▶ **Work instructions**
Return only the lines from the one containing "Coeurs noirs et" to the end of the material, with each one exactly as it appears.

▶ **Information supplied**
-----

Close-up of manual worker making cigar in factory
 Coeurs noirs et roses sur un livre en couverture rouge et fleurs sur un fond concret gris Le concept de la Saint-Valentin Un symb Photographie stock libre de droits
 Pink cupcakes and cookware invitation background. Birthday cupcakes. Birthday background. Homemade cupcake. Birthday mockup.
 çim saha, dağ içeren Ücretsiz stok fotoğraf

-----

▶ **Task answer**
 Coeurs noirs et roses sur un livre en couverture rouge et fleurs sur un fond concret gris Le concept de la Saint-Valentin Un symb Photographie stock libre de droits
 Pink cupcakes and cookware invitation background. Birthday cupcakes. Birthday background. Homemade cupcake. Birthday mockup.
 çim saha, dağ içeren Ücretsiz stok fotoğraf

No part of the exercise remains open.